There are not very many places in Palestine where Jesus could be more in the bustling center of political and commercial business than at Capernaum, which Jesus Himself described as "exalted unto heaven". It was large enough to always be called a city and had its own synagogue in which Jesus frequently taught. This prosperous fishing port on the northwest shore of the Lake of Galilee was 2 1/2 miles southwest of where the Jordan river enters the lake. To the south and west of Capernaum stretched the fertile Plain of Gennesaret.

The population of Capernaum was mostly Jews and was made up of native families and others from different lakeside towns or from villages throughout Galilee. It stood near the border between the territories of Herod's sons, Antipas and Philip, and a custom house and Roman military outpost were located near the edge of town.

Capernaum was one of the chief stations on the great caravan route from Damascus to the Mediterranean ports and Egypt with the exports of famous fish from the sea and similar famous wheat from the land. At Capernaum we find the busy markets, the custom-house, the tax-gatherers, the Roman Garrison and the toll collection station which gathered the tax revenue from caravans en route. At this customs station the dues were gathered both by stationary, and by itinerant officers.

Particularly lovely is this portion of Galilee watered from a most fertile fountain. The fresh blue waters of the lake abounded with a variety of fish, including perch, carp sardines and catfish. During the day the fishermen mended their nets and repaired their boats along the shore, but at sunset, when the wind had died down and the water was more tranquil, they launched their wooden crafts and set out to take their daily catch. In the fading late afternoon light, their muscular, suntanned figures could be seen casting huge nets out over the water and hauling them back in, filled with fish. James and John, the sons of Zebedee often fished here with their companions Peter and Andrew, brothers from the nearby city of Bethsaida.

The gatherings of Jewish teachers for their conferences and a constant flow of traffic passed across the border and along the main streets of Capernaum. Arab caravans, Jewish pilgrims, Roman soldiers, townspeople and couriers with news of the whole world must have made it a thriving center of cosmopolitan life.

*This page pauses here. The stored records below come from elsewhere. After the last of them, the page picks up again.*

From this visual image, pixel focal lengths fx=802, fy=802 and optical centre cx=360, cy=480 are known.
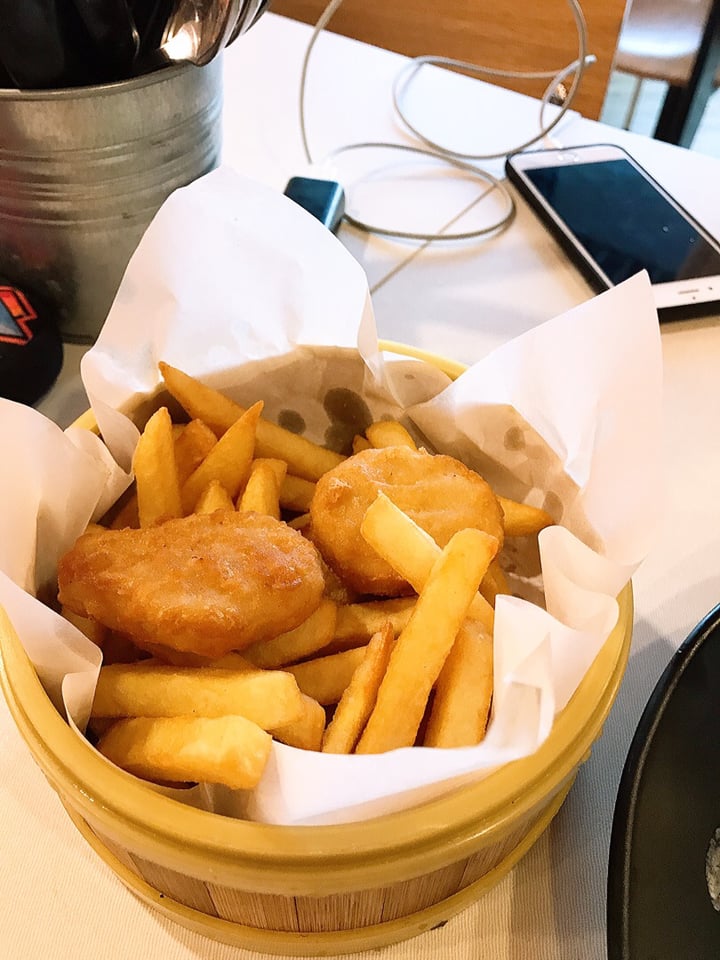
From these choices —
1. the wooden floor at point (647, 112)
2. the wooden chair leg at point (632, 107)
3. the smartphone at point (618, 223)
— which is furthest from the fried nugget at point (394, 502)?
the wooden floor at point (647, 112)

Jesus' home was in this little city of Capernaum, beside the sunlit waters of the Galilean Lake. Capernaum is called Jesus' own city and His favorite town by the sea. Jesus used Capernaum as his headquarters during most of His Galilean ministry. It was His town as well as Nazareth was Joseph's. He seems to have lived there in a house that he shared with some of his followers, most likely located along one of the steep, narrow streets that wound upward from the busy lakeshore. Jesus attracted a small group of disciples, mostly from the region around Capernaum. Here at Capernaum were done those mighty works that drew to the Master the attention the entire lakeside and bound to him a deathless loyalty his little group of followers. Jesus healed the paralytic here as proof of his deity: scribes, copyists and theorists realized but refused. Its inhabitants were thus exalted to heaven, but their unbelief and impenitence cast them down to destruction.

The Passover was approaching, and Jesus wanted to be in Jerusalem for it. Yet curiously, he travelled to Jerusalem by way of Capernaum. Capernaum took them a day's journey out of their way, and not an easy journey. The disciples accompanied Jesus on his travels throughout Galilee. By now his reputation preceded him wherever he went. Often impossible to teach in the local synagogues, because of the size of the crowd, so he preached in the open air.

The city of Capernaum is identified with modern Tell Hum where there are extensive ruins. The mounds of the city indicate a populous community with gardens and the sound of rustling branches and the lap of waves upon the beach. Archaeologists working in Capernaum have uncovered a large portion of a second or third century synagogue. Beneath its ruins revealed an earlier synagogue, which has been excavated and suspected to be the one visited by Jesus. It was built by the Centurion of the detachment of Roman soldiers, which appears to have been quartered in the place at the time of Jesus. It was the Roman Centurion in this very town who in Jesus' day had commended himself to the favor of the Jews by embellishing the City with a synagogue. The uncovered synagogue was of the finest white limestone in Palestine, ornamented with motifs of Centaurs, lions, eagles, palms trees and vines.

Capernaum was a chief city in Palestine in the time of Jesus but it is mostly only a memory now.